Doublevil / JmdictFurigana

A Japanese dictionary resource that attaches furigana to individual words
150 stars 13 forks source link

Missing entries? #21

Closed fasiha closed 3 months ago

fasiha commented 3 months ago

Hello Doublevil! I noticed that the latest JmdictFurigana.json is missing some entries that are in JMdict:

Do you think there was a regression, or am I making a mistake somewhere?

Doublevil commented 3 months ago

Hello and thank you for your continued interest in this project, These are all special readings that are not registered in the special readings list. I don't think it's a regression, as I wasn't able to find these entries in older releases either. Because special readings are exceptions that have to be listed manually, it's expected that some will be missing. However, you are welcome to contribute on the special readings file to add missing readings.

fasiha commented 3 months ago

Aha! I didn't know about that file, some of these are on there, so I will use it as a fallback!

Doublevil commented 3 months ago

No no, sorry for the confusion, this file is not intended to be used as a fallback; it's used in the process of creating the output txt and json files. If entries were added in that file for the words you mention, the entries would be resolved correctly and appear in the next release files.

fasiha commented 3 months ago

Now I fully understand. Hmm. I see "甲斐性" → "かいしょう" in the file, which is one of the words in my list: https://github.com/Doublevil/JmdictFurigana/blob/9ce6da4e2ec5a2603413552ed481efeda3557ace/JmdictFurigana/Resources/SpecialReadings.txt#L814 but in the JSON file I only see one entry for 甲斐性, "かいしょ" (missing the final う). Should the above special reading be in the JSON?

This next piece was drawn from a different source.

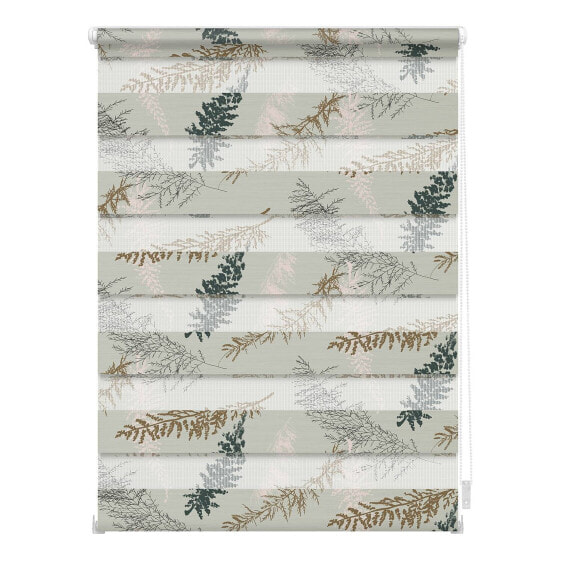 Klemmfix Duo Rollo Fir Branches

Doublevil commented 3 months ago

After analyzing this particular case, it looks like it being in the file is the mistake. The 甲斐性/かいしょう entry currently cannot be solved because it has two potential solutions: either the one you quoted in the special readings (かいしょう over the 3 characters), or another one being composed of かい over the two first characters, and then しょう over the last one. In these cases where multiple solutions are available, the entry is considered unsolved and is not added to the file.

So, on this particular one, removing the line from the special readings file would allow a solution (the 2nd one) to prevail and be featured in the output file.